§ **WHAT IS EXPECTED**
Every record below should be transcribed exactly. Omit the images.

** start of RECORDS SUPPLIED **

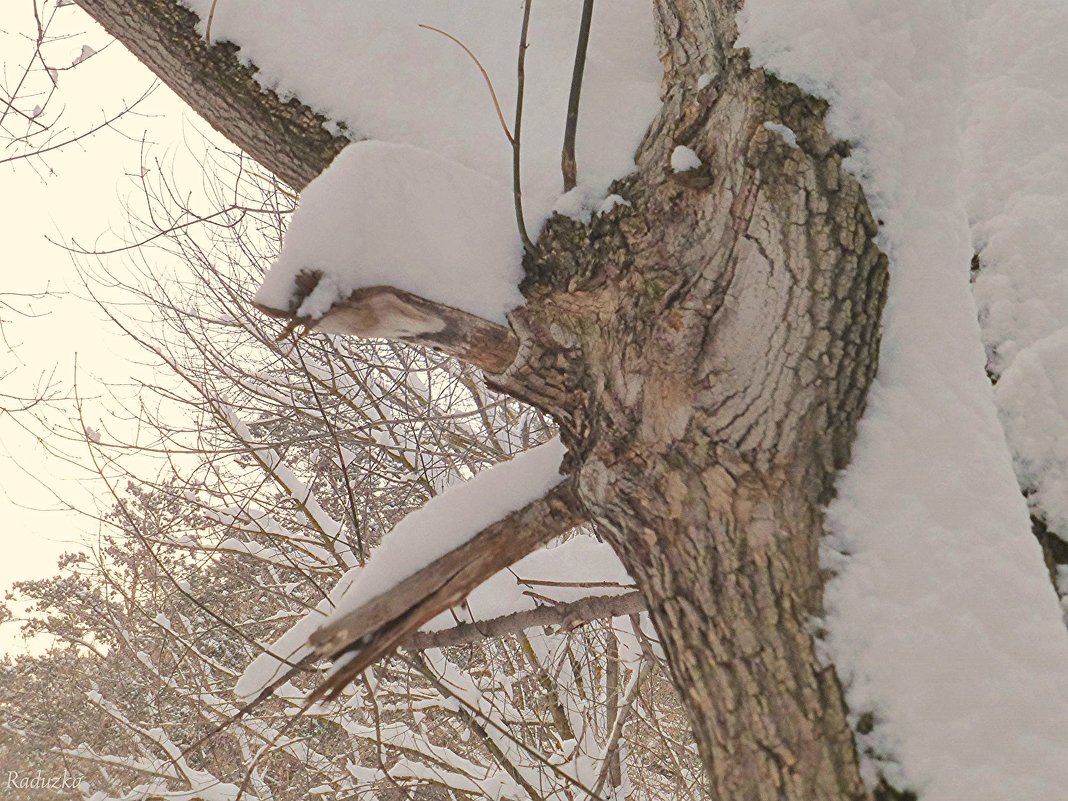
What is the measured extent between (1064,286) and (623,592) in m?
1.34

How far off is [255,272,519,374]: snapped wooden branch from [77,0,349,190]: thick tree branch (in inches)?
25.0

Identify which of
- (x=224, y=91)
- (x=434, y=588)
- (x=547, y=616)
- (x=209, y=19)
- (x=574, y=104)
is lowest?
(x=434, y=588)

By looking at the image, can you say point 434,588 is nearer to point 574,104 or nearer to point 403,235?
point 403,235

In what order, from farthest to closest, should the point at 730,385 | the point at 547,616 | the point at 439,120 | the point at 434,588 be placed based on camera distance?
the point at 547,616
the point at 439,120
the point at 434,588
the point at 730,385

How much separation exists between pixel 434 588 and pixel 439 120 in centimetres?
103

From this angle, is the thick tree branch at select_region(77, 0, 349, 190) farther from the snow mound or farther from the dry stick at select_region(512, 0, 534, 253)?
the dry stick at select_region(512, 0, 534, 253)

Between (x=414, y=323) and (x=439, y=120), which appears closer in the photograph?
(x=414, y=323)

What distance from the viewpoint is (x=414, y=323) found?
117 centimetres

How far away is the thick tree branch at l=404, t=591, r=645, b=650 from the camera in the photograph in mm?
1999

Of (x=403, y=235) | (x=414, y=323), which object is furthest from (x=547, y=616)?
(x=403, y=235)

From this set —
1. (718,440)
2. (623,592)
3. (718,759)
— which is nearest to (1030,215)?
(718,440)

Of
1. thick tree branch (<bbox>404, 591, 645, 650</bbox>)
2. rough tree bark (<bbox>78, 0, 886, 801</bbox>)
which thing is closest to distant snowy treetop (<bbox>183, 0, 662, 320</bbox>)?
rough tree bark (<bbox>78, 0, 886, 801</bbox>)

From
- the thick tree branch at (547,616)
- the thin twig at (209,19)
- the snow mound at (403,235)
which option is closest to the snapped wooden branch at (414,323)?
the snow mound at (403,235)
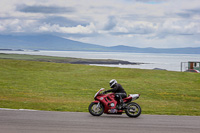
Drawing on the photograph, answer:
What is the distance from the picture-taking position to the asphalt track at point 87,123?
991 centimetres

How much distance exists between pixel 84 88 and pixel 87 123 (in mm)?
17080

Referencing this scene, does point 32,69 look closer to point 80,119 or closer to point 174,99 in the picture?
point 174,99

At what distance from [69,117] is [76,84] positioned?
60.6ft

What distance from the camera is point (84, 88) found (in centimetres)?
2817

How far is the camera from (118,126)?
10672 mm

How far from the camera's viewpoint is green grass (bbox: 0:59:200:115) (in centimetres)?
1780

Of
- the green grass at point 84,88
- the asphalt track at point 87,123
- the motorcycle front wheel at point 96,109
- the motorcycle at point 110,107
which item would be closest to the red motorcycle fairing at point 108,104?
the motorcycle at point 110,107

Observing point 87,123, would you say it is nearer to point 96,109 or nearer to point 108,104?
point 96,109

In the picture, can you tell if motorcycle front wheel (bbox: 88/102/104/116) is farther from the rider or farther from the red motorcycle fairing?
the rider

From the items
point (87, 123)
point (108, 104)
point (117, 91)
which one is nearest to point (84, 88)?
point (117, 91)

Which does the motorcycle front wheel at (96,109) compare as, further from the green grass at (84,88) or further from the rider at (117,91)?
the green grass at (84,88)

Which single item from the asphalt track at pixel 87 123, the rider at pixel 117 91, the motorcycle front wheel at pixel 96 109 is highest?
the rider at pixel 117 91

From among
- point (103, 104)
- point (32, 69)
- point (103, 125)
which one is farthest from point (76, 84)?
point (103, 125)

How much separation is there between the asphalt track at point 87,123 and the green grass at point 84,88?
311 cm
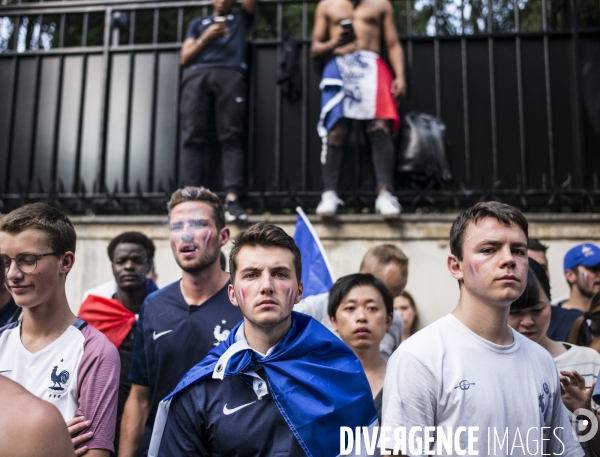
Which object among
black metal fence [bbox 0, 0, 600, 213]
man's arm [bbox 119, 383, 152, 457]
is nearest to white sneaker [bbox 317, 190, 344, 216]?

** end of RECORDS SUPPLIED **

§ **RESULT OF THE TASK**
What is the measured extent between (1064,286) and (623,592) in m?
1.34

How far off is [255,272,519,374]: snapped wooden branch from [77,0,349,190]: thick tree branch (in inches)?
25.0

Identify which of
- (x=224, y=91)
- (x=434, y=588)
- (x=547, y=616)
- (x=209, y=19)
- (x=574, y=104)
is lowest?
(x=434, y=588)

By looking at the image, can you say point 434,588 is nearer to point 574,104 or nearer to point 403,235?
point 403,235

In what order, from farthest to closest, should the point at 730,385 | the point at 547,616 | the point at 439,120 | the point at 434,588 be placed based on camera distance?
the point at 547,616
the point at 439,120
the point at 434,588
the point at 730,385

How much separation exists between pixel 434 588 and pixel 439 120 in centimetres?
103

From this angle, is the thick tree branch at select_region(77, 0, 349, 190) farther from the snow mound or farther from the dry stick at select_region(512, 0, 534, 253)?
the dry stick at select_region(512, 0, 534, 253)

Between (x=414, y=323) and (x=439, y=120), which appears closer in the photograph?
(x=414, y=323)

What distance from the viewpoint is (x=414, y=323) found?
117 centimetres

How far away is the thick tree branch at l=404, t=591, r=645, b=650 from the camera in the photograph in mm?
1999

Of (x=403, y=235) | (x=414, y=323), which object is furthest from (x=547, y=616)?
(x=403, y=235)

From this set —
1. (718,440)
2. (623,592)
3. (718,759)
— which is nearest to (1030,215)?
(718,440)

Of
1. thick tree branch (<bbox>404, 591, 645, 650</bbox>)
2. rough tree bark (<bbox>78, 0, 886, 801</bbox>)
which thing is closest to distant snowy treetop (<bbox>183, 0, 662, 320</bbox>)?
rough tree bark (<bbox>78, 0, 886, 801</bbox>)

From
- the thick tree branch at (547,616)
- the thin twig at (209,19)
- the snow mound at (403,235)
which option is closest to the snapped wooden branch at (414,323)?
the snow mound at (403,235)
Drawing on the photograph, answer:
What is the distance from the picture-taking position to the asphalt track at point 87,123?
991 centimetres

How much distance exists between pixel 84 88 and pixel 87 123 (in mm)?
17080

Referencing this scene, does point 32,69 look closer to point 80,119 or closer to point 174,99 in the picture?
point 174,99

At what distance from [69,117] is [76,84] positioned?
60.6ft

What distance from the camera is point (84, 88) found (in centimetres)?
2817

How far is the camera from (118,126)?
10672 mm

How far from the camera's viewpoint is green grass (bbox: 0:59:200:115) (in centimetres)?
1780

Of
- the green grass at point 84,88
- the asphalt track at point 87,123
- the motorcycle front wheel at point 96,109
- the motorcycle at point 110,107
which item would be closest to the red motorcycle fairing at point 108,104?
the motorcycle at point 110,107

Observing point 87,123, would you say it is nearer to point 96,109 or nearer to point 108,104?
point 96,109

In the picture, can you tell if motorcycle front wheel (bbox: 88/102/104/116) is farther from the rider or farther from the red motorcycle fairing?
the rider

From the items
point (87, 123)
point (108, 104)
point (117, 91)
which one is nearest to point (84, 88)?
point (117, 91)

Which does the motorcycle front wheel at (96,109) compare as, further from the green grass at (84,88) or further from the rider at (117,91)?
the green grass at (84,88)

Which single item from the asphalt track at pixel 87 123, the rider at pixel 117 91, the motorcycle front wheel at pixel 96 109 is highest?
the rider at pixel 117 91

From among
- point (103, 104)
- point (32, 69)
- point (103, 125)
which one is farthest from point (76, 84)?
point (103, 125)

How much separation is there between the asphalt track at point 87,123 and the green grass at point 84,88?
311 cm
Which object among
black metal fence [bbox 0, 0, 600, 213]
man's arm [bbox 119, 383, 152, 457]
is nearest to white sneaker [bbox 317, 190, 344, 216]?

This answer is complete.